PCI-DSS requires safeguarding credit card data that you receive. Email is not a secure way to ask a customer to provide their credit card information to set up their automatic payment or pay. Email is also not secure to share your business card data with your employees or vendors.
Encyro helps you securely communicate credit card data, protected using encryption and multiple security safeguards. Encyro maintains PCI-DSS compliance as a service provider level 2. This means that customers may use Encyro as a service provider to collect card data from their clients.
- AOC: If your credit card processor requires you to submit an attestation of compliance (AOC) for your service providers such as Encyro, please contact us to request Encyro's AOC for PCI DSS.
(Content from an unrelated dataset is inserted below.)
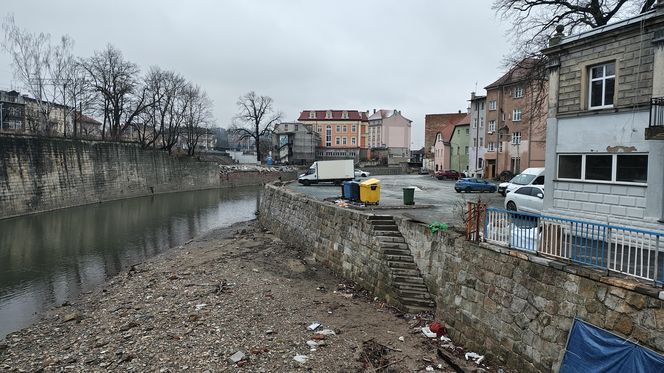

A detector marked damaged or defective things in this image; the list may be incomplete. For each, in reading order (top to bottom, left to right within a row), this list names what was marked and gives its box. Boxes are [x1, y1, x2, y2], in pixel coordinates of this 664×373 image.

damaged building facade [544, 5, 664, 231]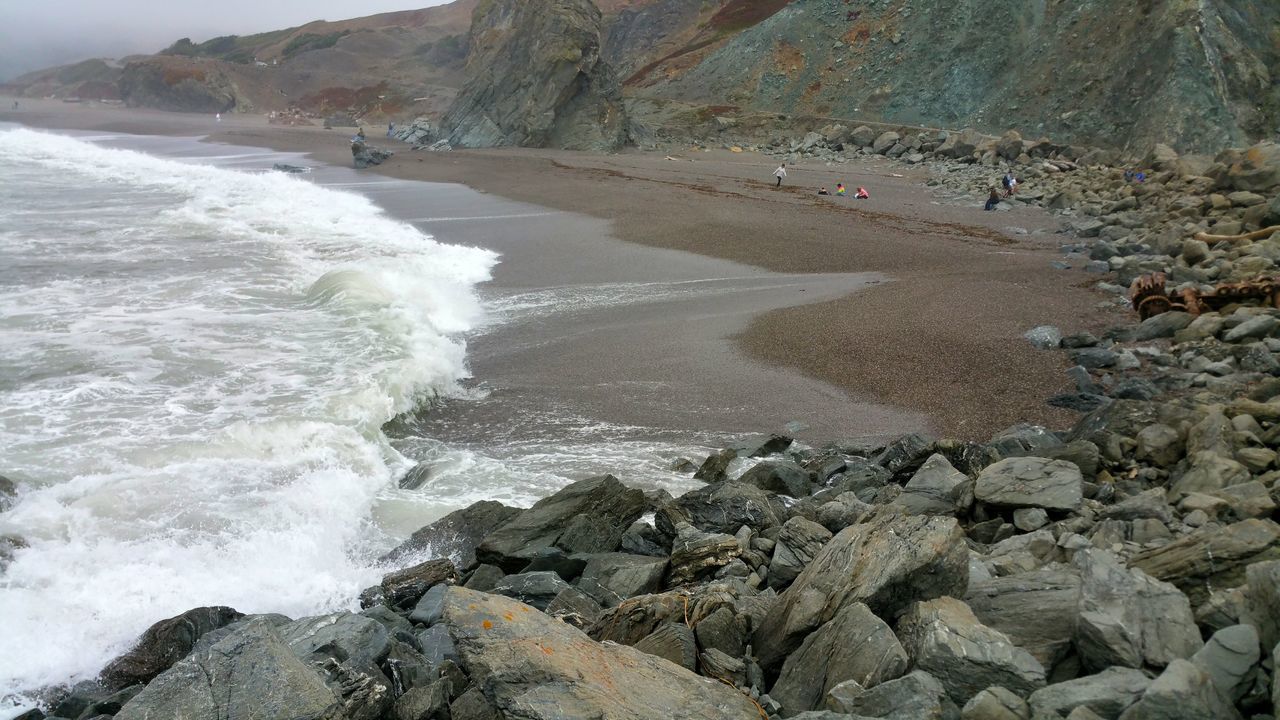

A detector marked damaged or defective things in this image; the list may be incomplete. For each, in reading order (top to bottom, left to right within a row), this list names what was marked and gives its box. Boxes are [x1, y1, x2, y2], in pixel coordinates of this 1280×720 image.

rusty metal debris [1131, 271, 1280, 316]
Collecting Payment Information From Clients Using Encyro
- Many professionals use the Encyro E-Sign feature to collect card information as part of a client onboarding form, new patient intake form, or an engagement letter.
- Use the Encyro upload page feature to securely request a voided check image or similar auto-payment information. See this article for how customers can click a photo of their voided check or credit card using a phone camera and send it to you securely.
Encyro is not a complete system for payment data collection or processing. You must acquire your own devices, and additional software such as a web-browser, to use Encyro services. If the the data you collect using Encyro is subject to PCI DSS compliance, then it is your responsibility to ensure that your complete system and workflow is PCI-DSS compliant.
The following Encyro configuration options and features can help you ensure your usage of Encyro is within PCI DSS compliance requirements.
|PCI DSS v4.0 Requirement
Enable automatic log-off upon inactivity in your Encyro account settings (unless your devices have automatic screen locks configured).
The “Data Manager” permissions within your Encyro account should be granted to appropriate staff members only.
Familiarize with audit logs functionality in Encyro and develop a process for regular log review.
While the above information offers general guidance as to how an Encyro account may be configured for compliance, the ultimate responsibility for the customer’s complete system and usage being compliant with PCI DSS will be made by the customer and/or their Qualified Security Assessor (QSA).